Extract to read:

BEGIN

TÜV Rheinland was founded in 1872 as the “Association for Monitoring Steam Boilers in the Elberfeld and Barmen Districts” in what is now Wuppertal. In the course of technical development, the testing activities expanded more and more. Already at the beginning of the 20th century not only pressure vessels but also elevators, machines and of course motor vehicles had to be inspected. To this day, the safety and quality of people, technology and the environment are still in demand – worldwide.

The development of TÜV Rheinland into what it is today took place in stages. After the association was established in 1872, 80 steam boiler operators merged in 1877 to create the “Rheinischer Dampfkessel-Überwachungsverein (DÜV) Cöln-Düsseldorf” (Cologne-Düsseldorf Rhineland Steam Boiler Monitoring Association). The advancing industrialization in the 20th century was accompanied by dynamic technical development. The range of equipment, products and technical devices expanded considerably as a result, all of which needed testing according to the assessment and view of governmental authorities. In addition to the inspection of steam boilers, the inspection bodies thus also took on activities such as technical inspections of elevators, pressure vessels, power plants, tank equipment, machinery, and – since the beginning of the 20th century – motor vehicles, to a varying degree.

In 1936, the various DÜV associations in Germany were renamed “Technische Überwachungsvereine” (Technical Monitoring Associations), or TÜV for short. The Rheinischer DÜV became TÜV Köln and in 1962 it was renamed as TÜV Rheinland e.V., at which point it employed 600 people at six locations.

Another important step in the association’s development was the expansion of its network throughout Germany. Milestones along the way included the merger of TÜV Berlin-Brandenburg and TÜV Rheinland in 1997 and the 2003 merger of TÜV Pfalz with TÜV Rheinland. Another large step toward the consolidation of the testing market in Germany followed in 2005 with the purchase of Bavaria-based Landesgewerbeanstalt (LGA), which reached its provisional endpoint in 2013 through the integration of the FSP Group that was involved in vehicle testing.

END

Exercises to complete:
1/ Decide whether each statement agrees with the TÜV Rheinland history, answering yes or no and quoting the words that settle it: (a) the association had 600 employees when it was renamed TÜV Rheinland e.V.; (b) TÜV Pfalz merged with TÜV Rheinland in 1997; (c) the DÜV associations were renamed TÜV in 1962.
2/ Carry on the TÜV Rheinland history from where it stops.
The material after this text isn't needed for anything here.

The data:
BEGIN

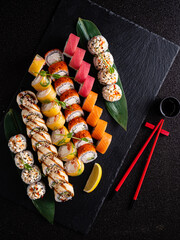 tasty sushi on the black background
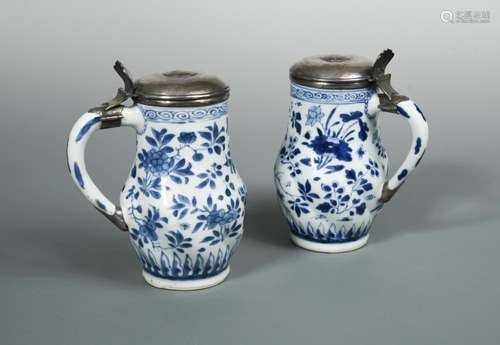 A pair of Transitional blue and white lidded tankards, the spiral lobed sides painted with flowers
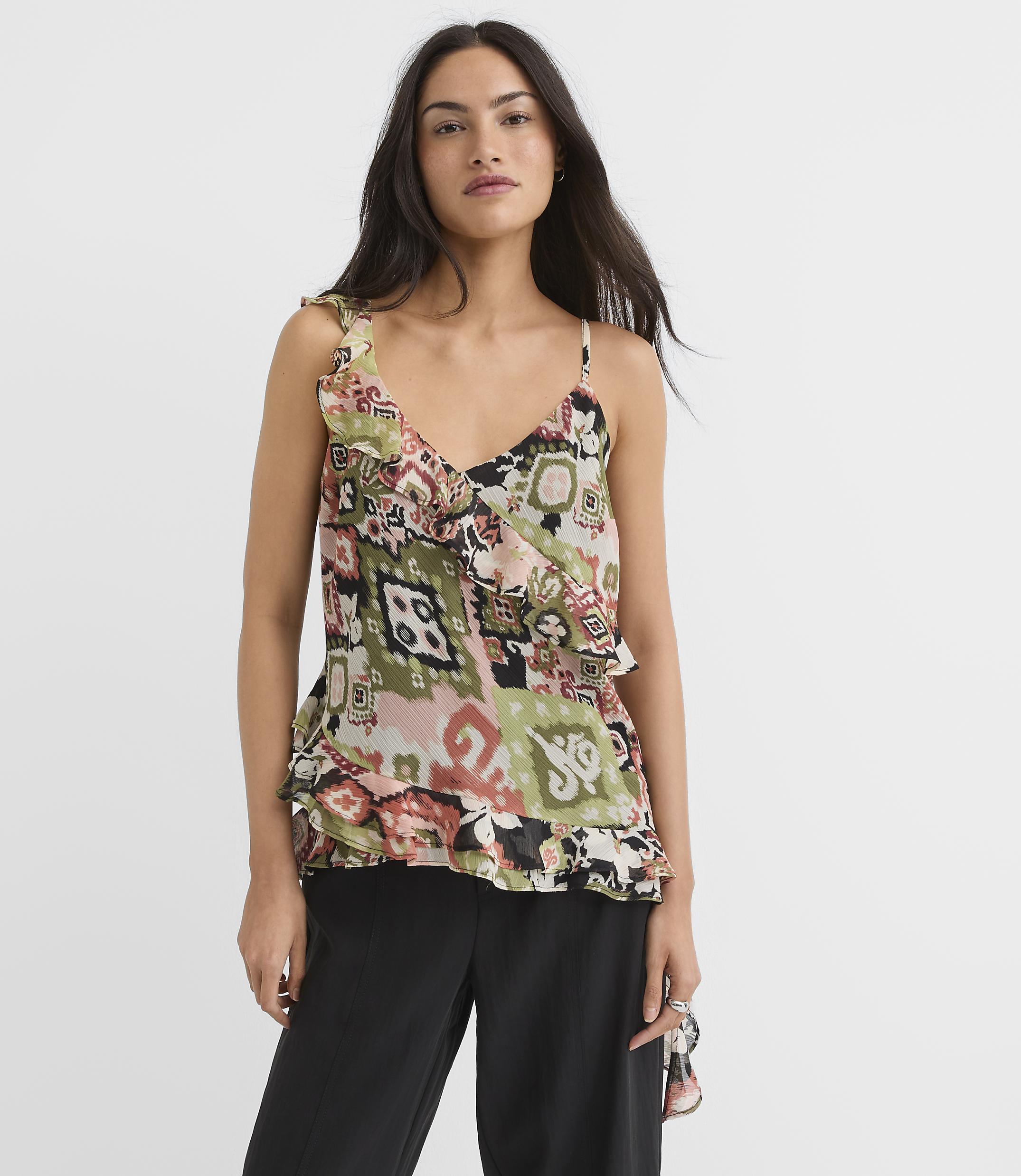 A woman in a patterned camisole and black pants stands against a plain white background.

END

Expected outputs:
1/
(a) Yes: "in 1962 it was renamed as TÜV Rheinland e.V., at which point it employed 600 people at six locations."
(b) No: "the 2003 merger of TÜV Pfalz with TÜV Rheinland."
(c) No: "In 1936, the various DÜV associations in Germany were renamed"

2/
1970 saw the establishment of the first subsidiary outside Germany, which marked the beginning of gradual internationalization. In 1993, TÜV Rheinland generated about 12 percent of its total revenue with approximately 700 employees outside of Germany. Nearly 60 percent of TÜV Rheinland’s employees now work outside of Germany. They generate around 47 percent of total revenue.

A new company structure was also introduced in 1993: While then TÜV Rheinland e.V. basically continued to carry out functions that relieved the burden on the government, such as the inspection of cars and other motor vehicles, as well as of steam boilers and elevators, the rest of the business – including outside Germany – was operated by the newly established stock corporation, whose shares were and are still held completely by the association.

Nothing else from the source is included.